有捕快走过来,道:“大人,工部尚书陈大人患急病身亡,府中怕传染,已经烧了尸体。”
李大人一怔,随即冷笑,“急病身亡?是死了还是逃了?”
“这,卑职也不知道。”捕快道。
户部侍郎梁大人赶到了,他气喘吁吁地道:“李大人,到底怎么回事?新修建的堤坝,怎说崩了就崩了?”
“这正是本官要问你的事情,据我所知,堤坝是由户部与工部共同验收的,验收的时候,没有看清楚吗?”李大人横眉竖眼地道。
梁大人苦笑,“李大人不是不知道,本官在户部就等同空气,验收是童大人亲自验收的,下官连图纸和用料都没看过。”
“***!”李大人怒了一声,他是乡下人,Xing格比较直,家中世代务农,十几岁才开始读书,他天赋极好,赶上先帝十年的时候参加乡试中了秀才,先帝十三年,又中了举人,由于上书给先帝提了好几条政纲,被先帝看重提拔为官。

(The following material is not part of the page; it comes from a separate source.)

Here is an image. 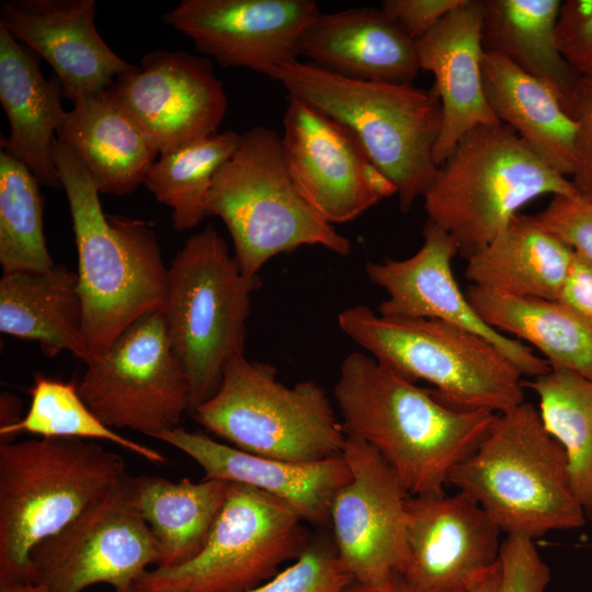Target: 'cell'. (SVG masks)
Masks as SVG:
<instances>
[{"label": "cell", "instance_id": "obj_35", "mask_svg": "<svg viewBox=\"0 0 592 592\" xmlns=\"http://www.w3.org/2000/svg\"><path fill=\"white\" fill-rule=\"evenodd\" d=\"M39 181L25 163L0 152V264L3 274L55 265L44 236Z\"/></svg>", "mask_w": 592, "mask_h": 592}, {"label": "cell", "instance_id": "obj_6", "mask_svg": "<svg viewBox=\"0 0 592 592\" xmlns=\"http://www.w3.org/2000/svg\"><path fill=\"white\" fill-rule=\"evenodd\" d=\"M578 193L571 180L500 123L464 135L423 198L428 219L447 232L468 260L531 201Z\"/></svg>", "mask_w": 592, "mask_h": 592}, {"label": "cell", "instance_id": "obj_46", "mask_svg": "<svg viewBox=\"0 0 592 592\" xmlns=\"http://www.w3.org/2000/svg\"><path fill=\"white\" fill-rule=\"evenodd\" d=\"M0 592H49L43 584L34 581L0 582Z\"/></svg>", "mask_w": 592, "mask_h": 592}, {"label": "cell", "instance_id": "obj_23", "mask_svg": "<svg viewBox=\"0 0 592 592\" xmlns=\"http://www.w3.org/2000/svg\"><path fill=\"white\" fill-rule=\"evenodd\" d=\"M300 56L357 81L412 84L421 70L415 41L373 7L320 12L303 36Z\"/></svg>", "mask_w": 592, "mask_h": 592}, {"label": "cell", "instance_id": "obj_24", "mask_svg": "<svg viewBox=\"0 0 592 592\" xmlns=\"http://www.w3.org/2000/svg\"><path fill=\"white\" fill-rule=\"evenodd\" d=\"M37 56L0 24V103L10 124L0 147L25 163L41 184L59 189L54 144L68 111L60 83L43 76Z\"/></svg>", "mask_w": 592, "mask_h": 592}, {"label": "cell", "instance_id": "obj_37", "mask_svg": "<svg viewBox=\"0 0 592 592\" xmlns=\"http://www.w3.org/2000/svg\"><path fill=\"white\" fill-rule=\"evenodd\" d=\"M500 578L494 592H544L550 569L540 557L534 539L506 535L501 543Z\"/></svg>", "mask_w": 592, "mask_h": 592}, {"label": "cell", "instance_id": "obj_22", "mask_svg": "<svg viewBox=\"0 0 592 592\" xmlns=\"http://www.w3.org/2000/svg\"><path fill=\"white\" fill-rule=\"evenodd\" d=\"M156 439L195 460L204 470V478L264 491L288 503L304 521L315 524L330 521L332 500L351 478L343 456L312 463L282 460L251 454L180 426Z\"/></svg>", "mask_w": 592, "mask_h": 592}, {"label": "cell", "instance_id": "obj_41", "mask_svg": "<svg viewBox=\"0 0 592 592\" xmlns=\"http://www.w3.org/2000/svg\"><path fill=\"white\" fill-rule=\"evenodd\" d=\"M463 2L464 0H384L382 10L417 41Z\"/></svg>", "mask_w": 592, "mask_h": 592}, {"label": "cell", "instance_id": "obj_16", "mask_svg": "<svg viewBox=\"0 0 592 592\" xmlns=\"http://www.w3.org/2000/svg\"><path fill=\"white\" fill-rule=\"evenodd\" d=\"M319 13L314 0H182L162 21L221 67L270 78L299 60L303 36Z\"/></svg>", "mask_w": 592, "mask_h": 592}, {"label": "cell", "instance_id": "obj_26", "mask_svg": "<svg viewBox=\"0 0 592 592\" xmlns=\"http://www.w3.org/2000/svg\"><path fill=\"white\" fill-rule=\"evenodd\" d=\"M0 331L38 342L48 356L69 351L88 363L78 273L55 264L46 271L3 274Z\"/></svg>", "mask_w": 592, "mask_h": 592}, {"label": "cell", "instance_id": "obj_36", "mask_svg": "<svg viewBox=\"0 0 592 592\" xmlns=\"http://www.w3.org/2000/svg\"><path fill=\"white\" fill-rule=\"evenodd\" d=\"M354 578L337 550L310 545L294 563L244 592H344Z\"/></svg>", "mask_w": 592, "mask_h": 592}, {"label": "cell", "instance_id": "obj_19", "mask_svg": "<svg viewBox=\"0 0 592 592\" xmlns=\"http://www.w3.org/2000/svg\"><path fill=\"white\" fill-rule=\"evenodd\" d=\"M407 563L401 573L418 592H467L474 574L499 560L501 531L462 491L409 496Z\"/></svg>", "mask_w": 592, "mask_h": 592}, {"label": "cell", "instance_id": "obj_48", "mask_svg": "<svg viewBox=\"0 0 592 592\" xmlns=\"http://www.w3.org/2000/svg\"><path fill=\"white\" fill-rule=\"evenodd\" d=\"M156 592H183V591H180V590H166V591H156Z\"/></svg>", "mask_w": 592, "mask_h": 592}, {"label": "cell", "instance_id": "obj_21", "mask_svg": "<svg viewBox=\"0 0 592 592\" xmlns=\"http://www.w3.org/2000/svg\"><path fill=\"white\" fill-rule=\"evenodd\" d=\"M481 30V0H464L415 41L420 67L433 75L432 89L442 107V127L433 151L437 167L468 132L501 123L485 94Z\"/></svg>", "mask_w": 592, "mask_h": 592}, {"label": "cell", "instance_id": "obj_44", "mask_svg": "<svg viewBox=\"0 0 592 592\" xmlns=\"http://www.w3.org/2000/svg\"><path fill=\"white\" fill-rule=\"evenodd\" d=\"M500 578L499 560L491 567L478 571L468 583L467 592H494Z\"/></svg>", "mask_w": 592, "mask_h": 592}, {"label": "cell", "instance_id": "obj_11", "mask_svg": "<svg viewBox=\"0 0 592 592\" xmlns=\"http://www.w3.org/2000/svg\"><path fill=\"white\" fill-rule=\"evenodd\" d=\"M304 520L285 501L229 482L206 545L192 560L148 570L135 584L143 592H244L271 579L307 547Z\"/></svg>", "mask_w": 592, "mask_h": 592}, {"label": "cell", "instance_id": "obj_47", "mask_svg": "<svg viewBox=\"0 0 592 592\" xmlns=\"http://www.w3.org/2000/svg\"><path fill=\"white\" fill-rule=\"evenodd\" d=\"M115 592H143L140 589L136 587V584H133L124 590L115 591Z\"/></svg>", "mask_w": 592, "mask_h": 592}, {"label": "cell", "instance_id": "obj_28", "mask_svg": "<svg viewBox=\"0 0 592 592\" xmlns=\"http://www.w3.org/2000/svg\"><path fill=\"white\" fill-rule=\"evenodd\" d=\"M559 0H481L483 52L499 55L546 84L572 116L580 75L559 50Z\"/></svg>", "mask_w": 592, "mask_h": 592}, {"label": "cell", "instance_id": "obj_42", "mask_svg": "<svg viewBox=\"0 0 592 592\" xmlns=\"http://www.w3.org/2000/svg\"><path fill=\"white\" fill-rule=\"evenodd\" d=\"M558 300L592 325V262L576 251Z\"/></svg>", "mask_w": 592, "mask_h": 592}, {"label": "cell", "instance_id": "obj_34", "mask_svg": "<svg viewBox=\"0 0 592 592\" xmlns=\"http://www.w3.org/2000/svg\"><path fill=\"white\" fill-rule=\"evenodd\" d=\"M30 395V408L23 418L13 425L0 428L1 443L12 442L14 436L22 433L39 437L101 440L153 464L166 462L160 452L121 435L102 422L82 400L77 382H62L37 374Z\"/></svg>", "mask_w": 592, "mask_h": 592}, {"label": "cell", "instance_id": "obj_45", "mask_svg": "<svg viewBox=\"0 0 592 592\" xmlns=\"http://www.w3.org/2000/svg\"><path fill=\"white\" fill-rule=\"evenodd\" d=\"M21 401L14 395L3 391L0 397V428L19 422L23 417Z\"/></svg>", "mask_w": 592, "mask_h": 592}, {"label": "cell", "instance_id": "obj_27", "mask_svg": "<svg viewBox=\"0 0 592 592\" xmlns=\"http://www.w3.org/2000/svg\"><path fill=\"white\" fill-rule=\"evenodd\" d=\"M481 72L494 116L565 177L576 170L577 122L556 94L508 59L483 52Z\"/></svg>", "mask_w": 592, "mask_h": 592}, {"label": "cell", "instance_id": "obj_17", "mask_svg": "<svg viewBox=\"0 0 592 592\" xmlns=\"http://www.w3.org/2000/svg\"><path fill=\"white\" fill-rule=\"evenodd\" d=\"M287 100L281 136L284 158L307 202L332 225L375 206L382 200L373 186L380 170L352 132L305 101Z\"/></svg>", "mask_w": 592, "mask_h": 592}, {"label": "cell", "instance_id": "obj_3", "mask_svg": "<svg viewBox=\"0 0 592 592\" xmlns=\"http://www.w3.org/2000/svg\"><path fill=\"white\" fill-rule=\"evenodd\" d=\"M127 476L119 454L75 437L0 444V582L33 581L31 554Z\"/></svg>", "mask_w": 592, "mask_h": 592}, {"label": "cell", "instance_id": "obj_7", "mask_svg": "<svg viewBox=\"0 0 592 592\" xmlns=\"http://www.w3.org/2000/svg\"><path fill=\"white\" fill-rule=\"evenodd\" d=\"M343 333L380 365L458 410L504 412L524 400L523 375L497 346L460 327L430 318L388 317L365 305L342 310Z\"/></svg>", "mask_w": 592, "mask_h": 592}, {"label": "cell", "instance_id": "obj_1", "mask_svg": "<svg viewBox=\"0 0 592 592\" xmlns=\"http://www.w3.org/2000/svg\"><path fill=\"white\" fill-rule=\"evenodd\" d=\"M333 394L346 436L373 446L414 497L443 494L498 415L454 409L362 352L342 361Z\"/></svg>", "mask_w": 592, "mask_h": 592}, {"label": "cell", "instance_id": "obj_15", "mask_svg": "<svg viewBox=\"0 0 592 592\" xmlns=\"http://www.w3.org/2000/svg\"><path fill=\"white\" fill-rule=\"evenodd\" d=\"M107 90L160 155L217 133L228 109L213 60L182 49L146 54Z\"/></svg>", "mask_w": 592, "mask_h": 592}, {"label": "cell", "instance_id": "obj_33", "mask_svg": "<svg viewBox=\"0 0 592 592\" xmlns=\"http://www.w3.org/2000/svg\"><path fill=\"white\" fill-rule=\"evenodd\" d=\"M241 134L215 133L171 152L150 166L144 185L172 209V226L187 230L206 216L205 202L213 178L237 149Z\"/></svg>", "mask_w": 592, "mask_h": 592}, {"label": "cell", "instance_id": "obj_31", "mask_svg": "<svg viewBox=\"0 0 592 592\" xmlns=\"http://www.w3.org/2000/svg\"><path fill=\"white\" fill-rule=\"evenodd\" d=\"M466 296L489 327L527 341L551 368L573 371L592 380V325L561 301L475 285L467 288Z\"/></svg>", "mask_w": 592, "mask_h": 592}, {"label": "cell", "instance_id": "obj_9", "mask_svg": "<svg viewBox=\"0 0 592 592\" xmlns=\"http://www.w3.org/2000/svg\"><path fill=\"white\" fill-rule=\"evenodd\" d=\"M259 275L239 267L213 226L190 237L169 267L163 310L173 350L191 386V413L217 390L227 363L244 353Z\"/></svg>", "mask_w": 592, "mask_h": 592}, {"label": "cell", "instance_id": "obj_43", "mask_svg": "<svg viewBox=\"0 0 592 592\" xmlns=\"http://www.w3.org/2000/svg\"><path fill=\"white\" fill-rule=\"evenodd\" d=\"M344 592H418L401 574H396L379 584H363L353 582Z\"/></svg>", "mask_w": 592, "mask_h": 592}, {"label": "cell", "instance_id": "obj_5", "mask_svg": "<svg viewBox=\"0 0 592 592\" xmlns=\"http://www.w3.org/2000/svg\"><path fill=\"white\" fill-rule=\"evenodd\" d=\"M448 483L475 500L506 535L532 539L585 524L561 445L530 402L498 413L480 445Z\"/></svg>", "mask_w": 592, "mask_h": 592}, {"label": "cell", "instance_id": "obj_13", "mask_svg": "<svg viewBox=\"0 0 592 592\" xmlns=\"http://www.w3.org/2000/svg\"><path fill=\"white\" fill-rule=\"evenodd\" d=\"M130 477L80 513L31 554L33 581L49 592H82L106 583L135 584L159 555L132 496Z\"/></svg>", "mask_w": 592, "mask_h": 592}, {"label": "cell", "instance_id": "obj_20", "mask_svg": "<svg viewBox=\"0 0 592 592\" xmlns=\"http://www.w3.org/2000/svg\"><path fill=\"white\" fill-rule=\"evenodd\" d=\"M95 0H5L0 24L54 69L72 103L107 90L137 66L116 55L95 27Z\"/></svg>", "mask_w": 592, "mask_h": 592}, {"label": "cell", "instance_id": "obj_32", "mask_svg": "<svg viewBox=\"0 0 592 592\" xmlns=\"http://www.w3.org/2000/svg\"><path fill=\"white\" fill-rule=\"evenodd\" d=\"M523 385L538 396L544 428L563 448L573 492L592 521V380L550 367Z\"/></svg>", "mask_w": 592, "mask_h": 592}, {"label": "cell", "instance_id": "obj_10", "mask_svg": "<svg viewBox=\"0 0 592 592\" xmlns=\"http://www.w3.org/2000/svg\"><path fill=\"white\" fill-rule=\"evenodd\" d=\"M193 418L241 451L296 463L341 457V420L315 380L286 386L267 363L244 354L230 360L214 395Z\"/></svg>", "mask_w": 592, "mask_h": 592}, {"label": "cell", "instance_id": "obj_4", "mask_svg": "<svg viewBox=\"0 0 592 592\" xmlns=\"http://www.w3.org/2000/svg\"><path fill=\"white\" fill-rule=\"evenodd\" d=\"M270 78L283 86L287 98L314 105L352 132L395 185L402 213L424 197L439 170L433 151L442 107L433 89L351 80L299 60L276 68Z\"/></svg>", "mask_w": 592, "mask_h": 592}, {"label": "cell", "instance_id": "obj_39", "mask_svg": "<svg viewBox=\"0 0 592 592\" xmlns=\"http://www.w3.org/2000/svg\"><path fill=\"white\" fill-rule=\"evenodd\" d=\"M556 37L559 50L580 75H592V0L561 2Z\"/></svg>", "mask_w": 592, "mask_h": 592}, {"label": "cell", "instance_id": "obj_30", "mask_svg": "<svg viewBox=\"0 0 592 592\" xmlns=\"http://www.w3.org/2000/svg\"><path fill=\"white\" fill-rule=\"evenodd\" d=\"M229 482L158 476L130 477L134 504L155 539L158 568L181 566L206 545L225 503Z\"/></svg>", "mask_w": 592, "mask_h": 592}, {"label": "cell", "instance_id": "obj_25", "mask_svg": "<svg viewBox=\"0 0 592 592\" xmlns=\"http://www.w3.org/2000/svg\"><path fill=\"white\" fill-rule=\"evenodd\" d=\"M57 138L80 159L100 193L125 196L160 155L109 90L77 100Z\"/></svg>", "mask_w": 592, "mask_h": 592}, {"label": "cell", "instance_id": "obj_12", "mask_svg": "<svg viewBox=\"0 0 592 592\" xmlns=\"http://www.w3.org/2000/svg\"><path fill=\"white\" fill-rule=\"evenodd\" d=\"M78 391L111 429L156 439L191 412V386L177 356L163 311L129 326L100 357L86 364Z\"/></svg>", "mask_w": 592, "mask_h": 592}, {"label": "cell", "instance_id": "obj_40", "mask_svg": "<svg viewBox=\"0 0 592 592\" xmlns=\"http://www.w3.org/2000/svg\"><path fill=\"white\" fill-rule=\"evenodd\" d=\"M572 117L577 122L576 170L571 177L577 191L592 200V75L580 76Z\"/></svg>", "mask_w": 592, "mask_h": 592}, {"label": "cell", "instance_id": "obj_8", "mask_svg": "<svg viewBox=\"0 0 592 592\" xmlns=\"http://www.w3.org/2000/svg\"><path fill=\"white\" fill-rule=\"evenodd\" d=\"M206 216H216L231 237L235 259L248 276L281 253L319 246L339 255L351 251L339 234L303 196L285 161L282 138L257 125L213 178Z\"/></svg>", "mask_w": 592, "mask_h": 592}, {"label": "cell", "instance_id": "obj_18", "mask_svg": "<svg viewBox=\"0 0 592 592\" xmlns=\"http://www.w3.org/2000/svg\"><path fill=\"white\" fill-rule=\"evenodd\" d=\"M458 253L452 237L426 220L423 243L402 260L367 262L368 280L388 297L378 314L400 318L437 319L486 339L519 368L523 376L535 378L550 369L548 362L515 339L489 327L477 314L453 274L452 260Z\"/></svg>", "mask_w": 592, "mask_h": 592}, {"label": "cell", "instance_id": "obj_14", "mask_svg": "<svg viewBox=\"0 0 592 592\" xmlns=\"http://www.w3.org/2000/svg\"><path fill=\"white\" fill-rule=\"evenodd\" d=\"M342 456L351 478L337 491L330 509L335 550L355 582L379 584L401 574L407 563L409 494L365 441L346 436Z\"/></svg>", "mask_w": 592, "mask_h": 592}, {"label": "cell", "instance_id": "obj_38", "mask_svg": "<svg viewBox=\"0 0 592 592\" xmlns=\"http://www.w3.org/2000/svg\"><path fill=\"white\" fill-rule=\"evenodd\" d=\"M532 216L539 227L592 262V200L580 193L553 196Z\"/></svg>", "mask_w": 592, "mask_h": 592}, {"label": "cell", "instance_id": "obj_29", "mask_svg": "<svg viewBox=\"0 0 592 592\" xmlns=\"http://www.w3.org/2000/svg\"><path fill=\"white\" fill-rule=\"evenodd\" d=\"M574 250L517 214L481 251L467 260L465 276L497 293L558 300Z\"/></svg>", "mask_w": 592, "mask_h": 592}, {"label": "cell", "instance_id": "obj_2", "mask_svg": "<svg viewBox=\"0 0 592 592\" xmlns=\"http://www.w3.org/2000/svg\"><path fill=\"white\" fill-rule=\"evenodd\" d=\"M54 160L72 219L90 362L135 321L164 310L169 269L151 224L105 214L93 179L58 138Z\"/></svg>", "mask_w": 592, "mask_h": 592}]
</instances>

由于Xing子耿直,他在朝中得罪了不少人,很多人背后也看不起他,暗地里称呼他为乡巴佬。
但是这位乡巴佬,却把忠孝仁义放在心中,当日展颜在府中审理月影楼一案的时候,他就十分看不惯龙府的行为,为展颜出过头的。
他这些年已经收敛了脾气,但是现在实在是忍不住出口骂人了。
“工部侍郎呢?本官要知道堤坝还有那个地方比较弱,要立刻筑起沙包抵挡,否则下游一旦再缺堤,方圆十里的百姓都要被淹没。”李大人怒道。
“相信工部侍郎也不知道,知道的唯有童大人和工部陈大人。”梁大人道。
李大人咬了咬牙,看向千羽。
千羽立刻道:“卑职再去请童大人!”
“不惜一切代价……”李大人话还没说完,千羽便接口道:“大人只让卑职去请,至于如何请,是卑职的事情。”
她活了这么久,没见过这么清廉的官,三十多快四十岁的人了,每日忙于公务,连媳妇都顾不上娶,如今怎能眼睁睁看着他会因为今天的事情得罪童家?
李大人瞧了千羽一眼,笃定地道:“去吧。”
他自是明白千羽的用意,但是,他怎能够让自己的属下去承担后果?他从不怕童家,大不了就是丢官掉脑袋。
千羽策马而去。
童子牙在阿发走了之后,又搂着美妾沉睡。
千羽是直接打进去,然后把他从床上揪起来的。
“你反了你!”童子牙光着身子怒道。
千羽随手捡起衣裳丢给他,“给你一刻钟的时间穿戴,然后马上跟我走!”
童子牙正要喊人,千羽的剑已经指向他的脖子。
童子牙冷笑一声,“好得很,本官这就去,但是,最好让那乡巴佬准备好说辞,否则,本官定必叫他官位不保。”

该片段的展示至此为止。